I need a dayhike, at least a dayhike. We need the promise of a night in the woods before another entire season passes, even if it's cold.   We need to breath easy for a day with nothing more pressing on our minds but the next mile on the trail and the next water source to think about.  At least for a couple of hours.  It's a reset button, not a baby step but a massive sweeping wind that clears out the debris that isn't worth tripping over.  And then, the path will be ready  for our naked little baby feet all over again. 

Tuesday, December 21, 2010

Driving to the trailhead

Original Image from HERE

So, I'm almost done with Financial Peace, the book.  Last year we started to get off the ground with this but got complacent again when I started making more money and we had a few months where things were relatively easy. I've read tons of articles, forums, blogs, and listened to the radio show.  I am looking forward to taking the actual classes beginning next month.  The material is taught via video but then there are small group exercises and support and THAT is what really appeals to me.  I can rationalize my way right into trouble every time if I don't have actually live physical people challenging my thinking.  

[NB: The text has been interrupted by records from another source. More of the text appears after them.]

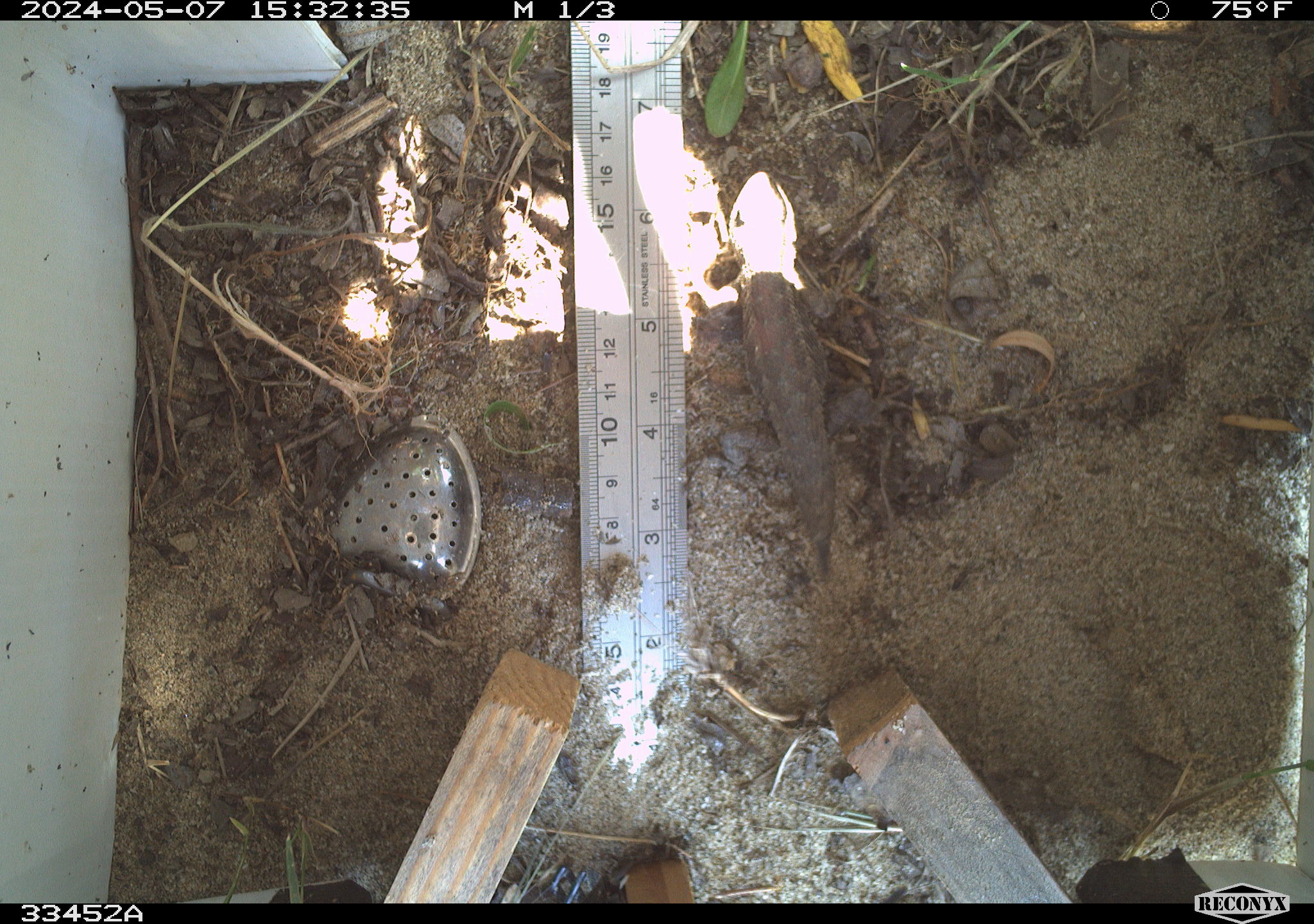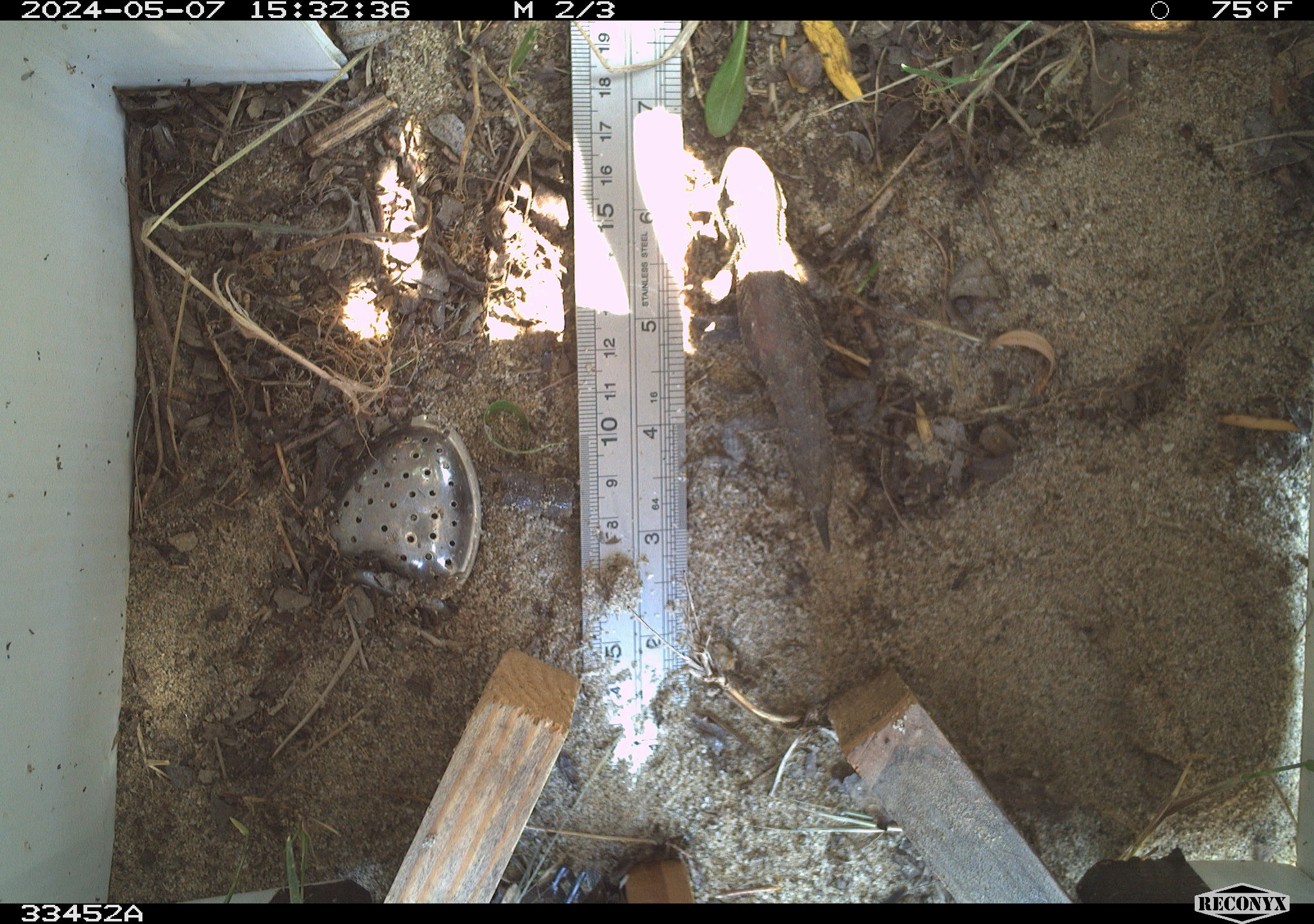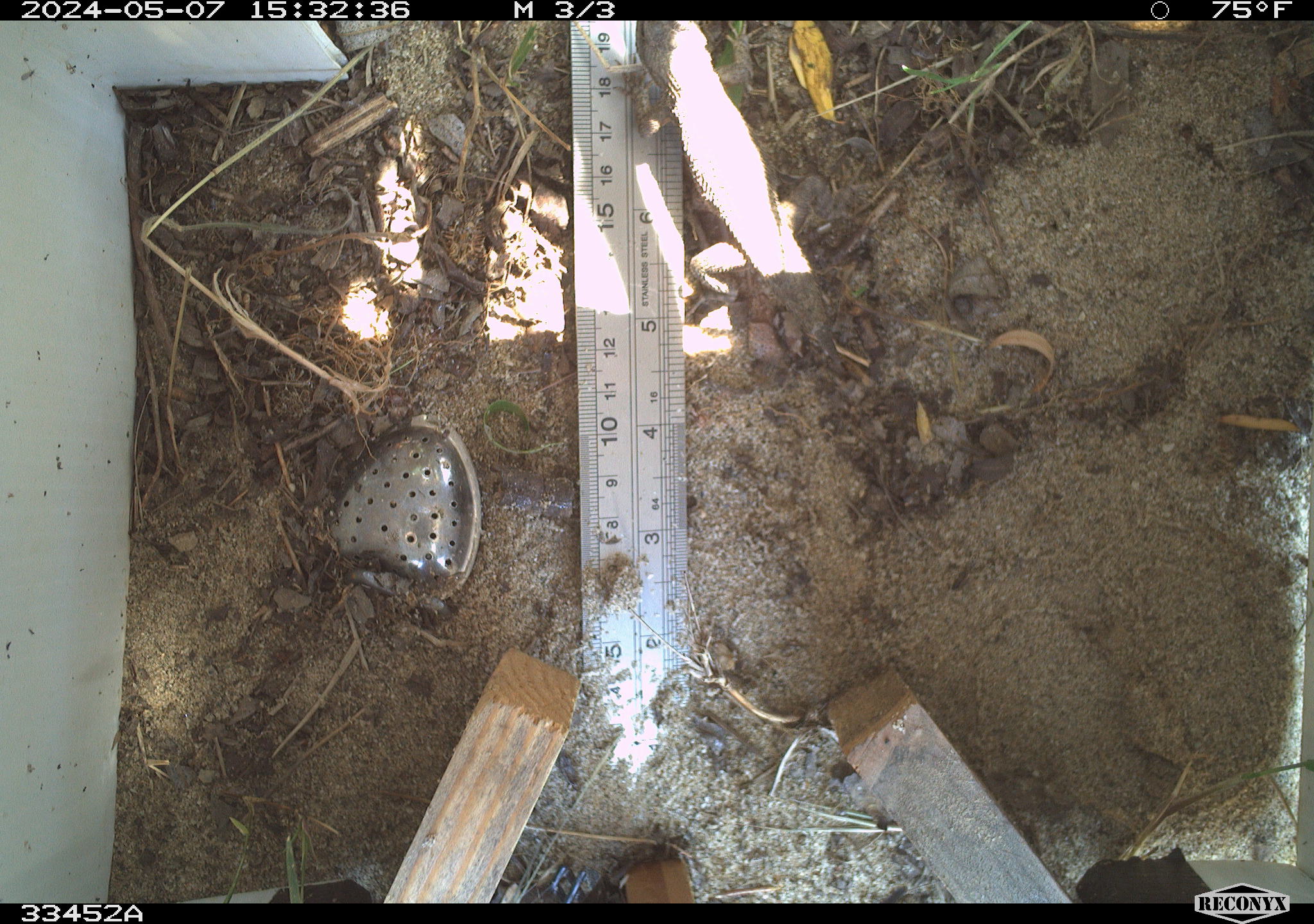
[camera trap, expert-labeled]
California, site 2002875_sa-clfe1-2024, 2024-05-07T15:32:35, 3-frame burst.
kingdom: Animalia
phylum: Chordata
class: Reptilia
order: Squamata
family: Phrynosomatidae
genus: Sceloporus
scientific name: Sceloporus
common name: spiny lizards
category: sceloporus species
Sceloporus species (spiny lizards) (Sceloporus).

So, I am being mindful and preparing myself for the new year, understanding that some of the lunches and dinners and things we are doing for the season will be a thing of the past once we get intense about the budget.  I can imagine it, but not really understand yet what that will feel like. But I think the key will be to focus on each step, on each micro decision of the day.  Pack a sandwich, don't go to a restaurant.  Put on a sweater, don't turn up the heat.  Drink water for free instead of soda which costs money AND health.  It's those little steps that make up every long journey......this is just one long trail on the way to another right?

Sunday, December 19, 2010

The beginning




This blog will be focused on two goals, a relatively short term goal of living debt free and a long term goal (at least a decade away) of thru hiking the Appalachian Trail. I discovered the magic of backpacking thanks to my new husband (I just remarried) over a year ago and I'm hooked. We did two nights on the AT last Spring with family and friends and we've done some other trips, just the two of us. I'm hoping to spend at least a week on a trail sometime over the next year to continue testing the edges of my envelope. We were blessed with lots of REI gift cards at our wedding and I have the gear and the will but not the time or money. That's where the short(er) term goal of living debt free comes in.

It may seem strange to imagine how they are related but they are inexorably intertwined. At the moment, we have too much debt. We make good money and are gradually paying it down but we are not focused enough. We both carry weight from our previous marriages and we've added to it since we met. Both of our incomes are variable which makes it tougher to plan but we have to get focused NOW. Because, continuing as we are, treading water only, will keep our long term goal a distant dream forever. Obviously there is planning involved in taking 6 months off from your regular life and disappearing into the woods. There is simply no way we could carry our current debt load from the trail, and if we sit and just see how things play out we will always have a debt load.

So I'm keeping this blog to help me be accountable and to track our progress. I'm ready to unload the creditors, and free my back to carry only what I need. Food,shelter, my relationships with the people who matter. I am reading Financial Peace by Dave Ramsey, we will be starting FPU next month. I think it will take us a few years to get out from under the debt including my student loans and possibly even the house but then we can spend the balance of the next decade saving and planning and will be FREE to hit the trail when our youngest turns 20.